489 F. App'x 648
4th Cir.2012Background
- Mangarella convicted by jury of conspiracy to defraud the United States and multiple counts of wire fraud after extradition from Costa Rica for a telemarketing sweepstakes scheme aimed at U.S. victims.
- District court initially sentenced him to 600 months; on remand after co-defendant’s appeal, court imposed 360 months, restitution of $2,687,501.47, and $10 million forfeiture.
- Sentence constructed by stacking statutory maximums for each count to achieve the 360-month term under USSG § 5G1.2(d) because no count had a 360-month maximum.

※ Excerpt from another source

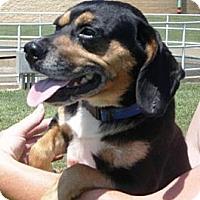 Adopt A Pet :: Tosh - Huntingburg, IN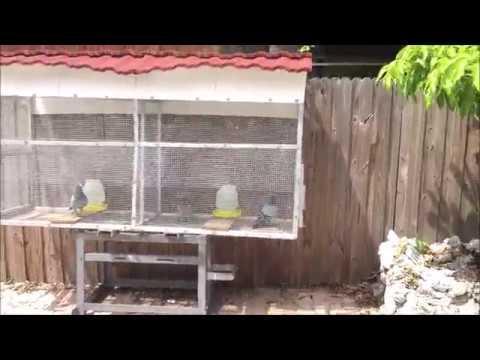 Improving Pigeon Health Preparing To Treat Coccidiosis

- Extradition agreement with Costa Rica incorporated rule of specialty; Mangarella contends enhancements based on uncharged conduct and other factors were impermissible under the extradition terms.
- Mangarella challenges venue, authentication of handwritten materials, acceptance-of-responsibility adjustment, various sentencing enhancements, and overall reasonableness of the sentence.
Issues
| Issue | Plaintiff's Argument | Defendant's Argument | Held |
|---|---|---|---|
| Venue for trial was proper and/or required sua sponte instruction | Mangarella argues venue should have been improper or not properly handled | United States contends venue was proper in Western District of North Carolina | Venue properly established; waiver and sufficiency of sua sponte instruction rejected |
| Authentication of Mangarella's handwriting | Mangarella asserts handwriting lacked proper authentication under Rule 901(b)(7) | Government argues non-expert testimony suffices under Rule 901(b)(2) | Handwriting authenticated by familiarity; no error |
| Rule of specialty and uncharged conduct in sentence | Enhancements based on uncharged conduct violate extradition constraint | Uncharged conduct can be considered; no violation of specialty; fear that sentence exceeds extradition limits | Consideration of enhancements did not violate rule of specialty; sentence within bounds; no error |
| Acceptance of responsibility adjustment | Mangarella did not admit guilt and contested pre-trial statements; no acceptance adjustment | District court properly denied acceptance of responsibility based on trial conduct | Court did not clearly err in denying acceptance of responsibility |
| Reasonableness and disclosure of sentencing rationale | Mangarella argues below-Guidelines sentence is unreasonable and disparate | District court gave comprehensive § 3553(a) reasoning; presumption of reasonableness applies | Sentence affirmed; presumption of reasonableness upheld; district court adequately explained factors |
Key Cases Cited
- United States v. Ebersole, 411 F.3d 517 (4th Cir. 2005) (waiver and venue considerations; appellate review of venue challenges)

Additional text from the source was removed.